SeqTUI has been tested on macOS using [WezTerm](https://wezterm.org), including remote use over SSH to Linux systems, and on Windows 11 using [Windows Terminal](https://learn.microsoft.com/windows/terminal/).

**macOS note:** on first launch, macOS may block the application.
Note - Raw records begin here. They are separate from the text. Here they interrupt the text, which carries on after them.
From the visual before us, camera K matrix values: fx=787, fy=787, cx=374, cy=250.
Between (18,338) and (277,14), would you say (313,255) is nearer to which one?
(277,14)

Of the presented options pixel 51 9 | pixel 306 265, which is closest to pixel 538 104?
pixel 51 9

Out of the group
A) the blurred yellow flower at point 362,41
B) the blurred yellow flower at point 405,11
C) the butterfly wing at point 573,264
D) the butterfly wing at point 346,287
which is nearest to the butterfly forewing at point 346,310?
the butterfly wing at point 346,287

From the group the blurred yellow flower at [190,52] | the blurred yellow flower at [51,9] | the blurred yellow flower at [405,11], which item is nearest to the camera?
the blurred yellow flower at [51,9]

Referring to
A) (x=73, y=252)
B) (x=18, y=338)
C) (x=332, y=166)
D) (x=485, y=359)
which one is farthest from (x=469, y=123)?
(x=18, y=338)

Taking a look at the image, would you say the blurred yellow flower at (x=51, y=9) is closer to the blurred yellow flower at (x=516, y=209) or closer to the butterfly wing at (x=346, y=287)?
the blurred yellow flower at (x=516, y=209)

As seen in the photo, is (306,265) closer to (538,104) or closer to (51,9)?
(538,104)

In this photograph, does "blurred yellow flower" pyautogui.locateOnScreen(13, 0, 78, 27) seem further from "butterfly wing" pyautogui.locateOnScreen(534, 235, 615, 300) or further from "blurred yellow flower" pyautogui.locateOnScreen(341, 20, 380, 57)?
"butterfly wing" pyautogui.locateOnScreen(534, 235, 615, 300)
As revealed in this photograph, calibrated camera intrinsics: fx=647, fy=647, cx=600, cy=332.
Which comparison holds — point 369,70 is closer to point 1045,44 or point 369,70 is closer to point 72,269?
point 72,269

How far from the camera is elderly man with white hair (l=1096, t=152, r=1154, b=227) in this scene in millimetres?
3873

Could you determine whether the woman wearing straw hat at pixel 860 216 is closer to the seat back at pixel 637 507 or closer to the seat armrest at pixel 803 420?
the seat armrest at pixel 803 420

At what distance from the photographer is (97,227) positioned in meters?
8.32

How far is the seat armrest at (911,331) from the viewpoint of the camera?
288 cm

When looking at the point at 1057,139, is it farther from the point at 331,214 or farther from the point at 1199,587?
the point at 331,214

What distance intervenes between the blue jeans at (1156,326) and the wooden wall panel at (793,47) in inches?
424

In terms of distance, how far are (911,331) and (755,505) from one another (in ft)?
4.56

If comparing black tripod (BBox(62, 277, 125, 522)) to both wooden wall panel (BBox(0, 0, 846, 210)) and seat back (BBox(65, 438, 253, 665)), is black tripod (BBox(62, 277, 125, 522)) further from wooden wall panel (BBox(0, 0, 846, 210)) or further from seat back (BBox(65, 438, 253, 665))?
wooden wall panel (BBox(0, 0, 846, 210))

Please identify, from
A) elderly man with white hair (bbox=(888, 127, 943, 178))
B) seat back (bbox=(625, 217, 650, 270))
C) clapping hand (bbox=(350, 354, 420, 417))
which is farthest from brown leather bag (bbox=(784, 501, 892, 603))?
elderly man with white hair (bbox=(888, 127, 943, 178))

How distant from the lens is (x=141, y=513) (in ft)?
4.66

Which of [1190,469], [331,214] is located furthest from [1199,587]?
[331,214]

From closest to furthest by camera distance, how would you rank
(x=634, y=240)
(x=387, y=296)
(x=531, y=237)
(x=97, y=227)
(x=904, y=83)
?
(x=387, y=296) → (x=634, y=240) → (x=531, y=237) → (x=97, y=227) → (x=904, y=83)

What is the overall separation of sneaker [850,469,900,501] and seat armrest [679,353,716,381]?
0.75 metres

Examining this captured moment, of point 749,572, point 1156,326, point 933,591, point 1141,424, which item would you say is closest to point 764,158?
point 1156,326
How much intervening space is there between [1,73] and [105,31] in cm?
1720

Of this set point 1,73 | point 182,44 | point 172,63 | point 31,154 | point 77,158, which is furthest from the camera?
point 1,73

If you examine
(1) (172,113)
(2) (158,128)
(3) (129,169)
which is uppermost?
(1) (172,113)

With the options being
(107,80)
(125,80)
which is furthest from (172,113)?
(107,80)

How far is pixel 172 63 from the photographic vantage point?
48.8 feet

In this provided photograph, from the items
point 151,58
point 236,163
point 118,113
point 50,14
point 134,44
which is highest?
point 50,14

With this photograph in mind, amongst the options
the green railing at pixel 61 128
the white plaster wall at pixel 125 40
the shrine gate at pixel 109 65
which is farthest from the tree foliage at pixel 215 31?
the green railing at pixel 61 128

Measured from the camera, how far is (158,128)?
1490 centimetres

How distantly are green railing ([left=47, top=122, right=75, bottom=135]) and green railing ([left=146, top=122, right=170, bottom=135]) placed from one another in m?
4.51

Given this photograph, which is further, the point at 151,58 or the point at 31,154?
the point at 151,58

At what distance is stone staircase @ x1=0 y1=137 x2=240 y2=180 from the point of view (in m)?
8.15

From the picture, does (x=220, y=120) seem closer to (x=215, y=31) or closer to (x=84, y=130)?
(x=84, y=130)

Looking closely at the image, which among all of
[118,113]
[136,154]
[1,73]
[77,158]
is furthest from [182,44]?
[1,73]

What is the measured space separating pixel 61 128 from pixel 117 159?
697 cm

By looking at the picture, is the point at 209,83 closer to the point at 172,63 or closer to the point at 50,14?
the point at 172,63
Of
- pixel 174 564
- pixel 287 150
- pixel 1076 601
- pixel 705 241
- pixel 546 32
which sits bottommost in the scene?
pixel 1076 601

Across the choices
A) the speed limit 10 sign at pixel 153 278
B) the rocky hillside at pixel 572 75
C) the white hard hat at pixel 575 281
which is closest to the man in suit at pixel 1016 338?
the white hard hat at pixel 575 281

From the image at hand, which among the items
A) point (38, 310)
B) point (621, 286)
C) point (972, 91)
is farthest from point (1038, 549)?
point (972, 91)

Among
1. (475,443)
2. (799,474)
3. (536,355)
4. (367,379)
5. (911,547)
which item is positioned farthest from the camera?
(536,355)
In this case, allow it via  
*System Settings → Privacy & Security*, then run it again.

### Precompiled binaries

Precompiled binaries are available from the **Releases** section of the GitHub repository:
https://github.com/ranwez-search/SeqTUI/releases

### Installation via Cargo

SeqTUI is also distributed as a [Rust crate](https://crates.io/crates/seqtui) and can be installed (or build from source) using Cargo (https://www.rust-lang.org/tools/install)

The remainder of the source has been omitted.